▶ [The exercise] Your task is to repeat, word for word, the line containing "In the photo seen" and all lines that follow it to the end of the material, and no other lines.

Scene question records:

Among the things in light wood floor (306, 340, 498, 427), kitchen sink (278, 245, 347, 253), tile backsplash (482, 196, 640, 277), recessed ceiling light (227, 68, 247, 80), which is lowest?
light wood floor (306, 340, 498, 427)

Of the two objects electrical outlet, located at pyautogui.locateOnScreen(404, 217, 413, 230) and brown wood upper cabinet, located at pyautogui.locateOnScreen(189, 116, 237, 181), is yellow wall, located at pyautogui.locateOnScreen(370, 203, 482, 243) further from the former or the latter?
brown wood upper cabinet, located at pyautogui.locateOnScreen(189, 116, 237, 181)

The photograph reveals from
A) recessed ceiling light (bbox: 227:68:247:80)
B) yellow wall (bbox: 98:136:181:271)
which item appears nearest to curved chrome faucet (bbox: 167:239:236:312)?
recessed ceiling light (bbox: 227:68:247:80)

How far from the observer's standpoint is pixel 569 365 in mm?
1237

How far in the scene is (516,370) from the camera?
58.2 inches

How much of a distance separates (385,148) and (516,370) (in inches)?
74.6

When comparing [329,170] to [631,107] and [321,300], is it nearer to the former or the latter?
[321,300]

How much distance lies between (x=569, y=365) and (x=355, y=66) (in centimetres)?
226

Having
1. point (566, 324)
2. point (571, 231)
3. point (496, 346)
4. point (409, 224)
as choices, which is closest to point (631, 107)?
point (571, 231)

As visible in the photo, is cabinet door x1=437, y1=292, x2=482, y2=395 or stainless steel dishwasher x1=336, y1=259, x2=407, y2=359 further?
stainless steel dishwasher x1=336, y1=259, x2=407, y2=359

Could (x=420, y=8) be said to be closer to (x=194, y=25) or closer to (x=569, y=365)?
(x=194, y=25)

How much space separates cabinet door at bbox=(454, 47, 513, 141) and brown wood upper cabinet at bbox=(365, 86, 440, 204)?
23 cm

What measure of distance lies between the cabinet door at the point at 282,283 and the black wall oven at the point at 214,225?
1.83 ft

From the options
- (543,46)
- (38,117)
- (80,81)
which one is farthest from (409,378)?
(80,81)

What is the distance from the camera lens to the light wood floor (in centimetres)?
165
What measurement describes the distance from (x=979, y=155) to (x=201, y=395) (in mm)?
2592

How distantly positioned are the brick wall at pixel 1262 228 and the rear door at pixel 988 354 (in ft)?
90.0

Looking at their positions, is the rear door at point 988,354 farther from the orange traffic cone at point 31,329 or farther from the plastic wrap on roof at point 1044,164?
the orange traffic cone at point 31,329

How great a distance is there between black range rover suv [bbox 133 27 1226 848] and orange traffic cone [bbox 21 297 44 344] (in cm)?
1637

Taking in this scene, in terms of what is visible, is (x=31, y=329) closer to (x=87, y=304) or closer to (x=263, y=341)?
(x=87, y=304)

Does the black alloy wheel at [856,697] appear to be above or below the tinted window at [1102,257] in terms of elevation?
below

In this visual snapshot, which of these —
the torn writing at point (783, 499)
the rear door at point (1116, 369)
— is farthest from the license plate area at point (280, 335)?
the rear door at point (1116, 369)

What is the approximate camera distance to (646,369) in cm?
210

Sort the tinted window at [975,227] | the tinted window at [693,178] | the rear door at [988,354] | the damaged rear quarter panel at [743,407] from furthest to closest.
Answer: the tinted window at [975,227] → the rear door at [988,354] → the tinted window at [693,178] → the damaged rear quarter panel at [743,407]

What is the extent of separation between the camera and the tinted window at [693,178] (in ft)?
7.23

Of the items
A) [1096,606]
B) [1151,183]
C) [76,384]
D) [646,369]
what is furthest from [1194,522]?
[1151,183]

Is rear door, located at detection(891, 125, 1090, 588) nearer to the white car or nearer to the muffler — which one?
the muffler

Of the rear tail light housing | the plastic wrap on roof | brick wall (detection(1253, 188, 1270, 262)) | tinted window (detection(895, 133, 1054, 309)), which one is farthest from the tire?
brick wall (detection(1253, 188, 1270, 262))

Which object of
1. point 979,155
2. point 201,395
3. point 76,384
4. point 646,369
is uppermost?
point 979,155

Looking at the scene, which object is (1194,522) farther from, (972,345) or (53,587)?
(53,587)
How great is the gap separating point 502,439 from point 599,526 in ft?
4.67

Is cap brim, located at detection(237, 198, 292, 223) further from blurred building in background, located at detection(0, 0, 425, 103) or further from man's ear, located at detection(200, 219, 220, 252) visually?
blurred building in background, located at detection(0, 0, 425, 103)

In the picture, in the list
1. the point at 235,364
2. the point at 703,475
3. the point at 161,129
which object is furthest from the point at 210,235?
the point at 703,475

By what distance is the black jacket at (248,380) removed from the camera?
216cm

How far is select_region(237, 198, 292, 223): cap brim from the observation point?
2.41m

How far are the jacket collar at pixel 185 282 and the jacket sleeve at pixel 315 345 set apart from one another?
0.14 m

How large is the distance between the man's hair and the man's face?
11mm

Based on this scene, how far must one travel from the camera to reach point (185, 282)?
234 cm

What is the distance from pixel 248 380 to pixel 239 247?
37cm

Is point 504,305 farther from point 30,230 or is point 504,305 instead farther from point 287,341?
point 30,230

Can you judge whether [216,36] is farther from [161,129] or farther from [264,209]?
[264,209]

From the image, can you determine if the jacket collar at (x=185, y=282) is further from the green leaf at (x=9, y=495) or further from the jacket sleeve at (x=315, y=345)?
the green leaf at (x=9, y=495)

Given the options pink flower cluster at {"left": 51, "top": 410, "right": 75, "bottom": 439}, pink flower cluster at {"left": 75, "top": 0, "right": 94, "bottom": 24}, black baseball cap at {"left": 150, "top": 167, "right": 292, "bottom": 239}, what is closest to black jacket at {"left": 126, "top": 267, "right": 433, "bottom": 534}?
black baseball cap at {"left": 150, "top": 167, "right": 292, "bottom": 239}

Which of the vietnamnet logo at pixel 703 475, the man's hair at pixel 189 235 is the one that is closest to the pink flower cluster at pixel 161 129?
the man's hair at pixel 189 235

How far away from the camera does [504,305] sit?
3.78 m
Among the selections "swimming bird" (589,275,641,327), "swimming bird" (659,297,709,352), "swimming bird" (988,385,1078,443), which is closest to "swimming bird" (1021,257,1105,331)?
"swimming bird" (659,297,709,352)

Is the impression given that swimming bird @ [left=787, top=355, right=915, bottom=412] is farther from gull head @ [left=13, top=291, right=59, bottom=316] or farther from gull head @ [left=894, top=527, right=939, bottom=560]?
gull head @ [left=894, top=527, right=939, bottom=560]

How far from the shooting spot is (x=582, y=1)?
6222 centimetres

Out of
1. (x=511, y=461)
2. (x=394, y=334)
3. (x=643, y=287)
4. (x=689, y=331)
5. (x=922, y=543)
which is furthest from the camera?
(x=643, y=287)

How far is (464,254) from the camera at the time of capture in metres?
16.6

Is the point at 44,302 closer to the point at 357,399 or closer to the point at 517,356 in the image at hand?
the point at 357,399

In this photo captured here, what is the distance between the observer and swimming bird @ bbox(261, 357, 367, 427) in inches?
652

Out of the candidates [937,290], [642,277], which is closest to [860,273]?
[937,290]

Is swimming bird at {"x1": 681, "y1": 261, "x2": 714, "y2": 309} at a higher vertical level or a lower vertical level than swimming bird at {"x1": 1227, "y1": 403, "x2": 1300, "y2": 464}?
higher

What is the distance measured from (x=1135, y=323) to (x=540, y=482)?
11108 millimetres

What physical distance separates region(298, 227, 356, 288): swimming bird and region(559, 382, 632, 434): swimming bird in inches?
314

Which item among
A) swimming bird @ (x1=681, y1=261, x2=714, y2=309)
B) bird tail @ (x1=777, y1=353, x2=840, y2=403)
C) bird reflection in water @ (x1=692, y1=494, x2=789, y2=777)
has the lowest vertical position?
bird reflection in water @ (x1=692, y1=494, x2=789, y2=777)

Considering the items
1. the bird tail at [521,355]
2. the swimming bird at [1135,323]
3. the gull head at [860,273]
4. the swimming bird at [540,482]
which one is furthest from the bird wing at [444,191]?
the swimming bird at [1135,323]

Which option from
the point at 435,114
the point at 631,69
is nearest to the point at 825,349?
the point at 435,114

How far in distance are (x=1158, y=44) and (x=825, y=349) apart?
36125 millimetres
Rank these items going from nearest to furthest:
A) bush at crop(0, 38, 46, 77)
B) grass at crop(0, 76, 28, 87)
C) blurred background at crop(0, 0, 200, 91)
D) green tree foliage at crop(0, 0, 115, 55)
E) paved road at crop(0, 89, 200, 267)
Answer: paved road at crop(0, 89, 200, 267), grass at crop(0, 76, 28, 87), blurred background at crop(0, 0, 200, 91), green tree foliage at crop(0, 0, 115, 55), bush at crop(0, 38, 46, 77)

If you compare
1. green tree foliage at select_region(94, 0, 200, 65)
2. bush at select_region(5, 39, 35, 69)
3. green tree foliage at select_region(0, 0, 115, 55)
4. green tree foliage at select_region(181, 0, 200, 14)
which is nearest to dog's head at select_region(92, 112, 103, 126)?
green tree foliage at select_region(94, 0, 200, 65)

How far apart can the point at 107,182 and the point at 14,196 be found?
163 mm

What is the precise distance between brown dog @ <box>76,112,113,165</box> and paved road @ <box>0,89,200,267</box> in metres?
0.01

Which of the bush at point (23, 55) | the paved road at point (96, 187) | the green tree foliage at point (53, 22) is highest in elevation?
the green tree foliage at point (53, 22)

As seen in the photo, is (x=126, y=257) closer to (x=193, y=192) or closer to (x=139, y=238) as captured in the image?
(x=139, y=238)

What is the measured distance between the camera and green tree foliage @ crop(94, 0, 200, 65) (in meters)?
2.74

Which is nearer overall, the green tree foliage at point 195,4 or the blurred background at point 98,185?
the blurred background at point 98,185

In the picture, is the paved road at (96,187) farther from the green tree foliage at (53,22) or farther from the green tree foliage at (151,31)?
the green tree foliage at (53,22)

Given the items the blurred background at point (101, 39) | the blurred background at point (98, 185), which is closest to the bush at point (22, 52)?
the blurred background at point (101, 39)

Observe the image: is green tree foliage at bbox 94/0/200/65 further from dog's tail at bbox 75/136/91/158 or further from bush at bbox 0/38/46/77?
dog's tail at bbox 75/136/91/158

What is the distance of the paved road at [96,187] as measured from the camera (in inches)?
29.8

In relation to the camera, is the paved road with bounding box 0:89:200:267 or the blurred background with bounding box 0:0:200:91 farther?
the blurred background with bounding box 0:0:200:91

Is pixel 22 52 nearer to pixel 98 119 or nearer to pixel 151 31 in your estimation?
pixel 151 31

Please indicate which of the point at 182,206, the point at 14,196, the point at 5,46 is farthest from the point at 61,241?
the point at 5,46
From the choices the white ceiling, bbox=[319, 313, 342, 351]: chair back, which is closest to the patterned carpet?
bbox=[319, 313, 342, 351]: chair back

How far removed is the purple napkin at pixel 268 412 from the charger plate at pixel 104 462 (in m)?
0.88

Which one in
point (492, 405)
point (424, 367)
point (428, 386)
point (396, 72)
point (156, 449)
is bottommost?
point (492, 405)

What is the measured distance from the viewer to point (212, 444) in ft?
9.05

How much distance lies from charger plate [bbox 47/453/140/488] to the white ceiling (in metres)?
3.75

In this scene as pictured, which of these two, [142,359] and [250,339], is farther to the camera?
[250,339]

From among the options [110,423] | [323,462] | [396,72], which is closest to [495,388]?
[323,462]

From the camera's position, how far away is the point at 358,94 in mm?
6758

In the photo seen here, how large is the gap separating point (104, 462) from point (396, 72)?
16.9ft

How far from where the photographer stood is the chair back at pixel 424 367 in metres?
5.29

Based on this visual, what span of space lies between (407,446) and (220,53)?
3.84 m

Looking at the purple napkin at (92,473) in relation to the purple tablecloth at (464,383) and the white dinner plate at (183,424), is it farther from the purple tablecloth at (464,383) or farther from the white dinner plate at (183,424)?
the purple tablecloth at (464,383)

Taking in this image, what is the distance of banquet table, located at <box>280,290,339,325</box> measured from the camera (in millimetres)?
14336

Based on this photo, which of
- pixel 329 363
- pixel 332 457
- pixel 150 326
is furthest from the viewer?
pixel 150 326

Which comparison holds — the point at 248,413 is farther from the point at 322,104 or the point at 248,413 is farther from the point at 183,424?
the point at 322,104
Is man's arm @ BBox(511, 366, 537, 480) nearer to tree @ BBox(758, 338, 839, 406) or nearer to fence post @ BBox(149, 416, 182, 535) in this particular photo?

▶ [Exercise output]
In the photo seen here, how large is the gap separating point (104, 462) from point (396, 72)?
16.9ft

How far from where the photographer stood is the chair back at pixel 424 367 in metres?
5.29

Based on this visual, what span of space lies between (407,446) and (220,53)?
3.84 m

Looking at the purple napkin at (92,473) in relation to the purple tablecloth at (464,383) and the white dinner plate at (183,424), is it farther from the purple tablecloth at (464,383) or farther from the white dinner plate at (183,424)?
the purple tablecloth at (464,383)

Taking in this image, what is the distance of banquet table, located at <box>280,290,339,325</box> measured from the camera (in millimetres)?
14336

Based on this photo, which of
- pixel 329 363
- pixel 332 457
- pixel 150 326
is furthest from the viewer?
pixel 150 326

Which comparison holds — the point at 248,413 is farther from the point at 322,104 or the point at 248,413 is farther from the point at 183,424?
the point at 322,104
Is man's arm @ BBox(511, 366, 537, 480) nearer to tree @ BBox(758, 338, 839, 406) or nearer to fence post @ BBox(149, 416, 182, 535) in this particular photo?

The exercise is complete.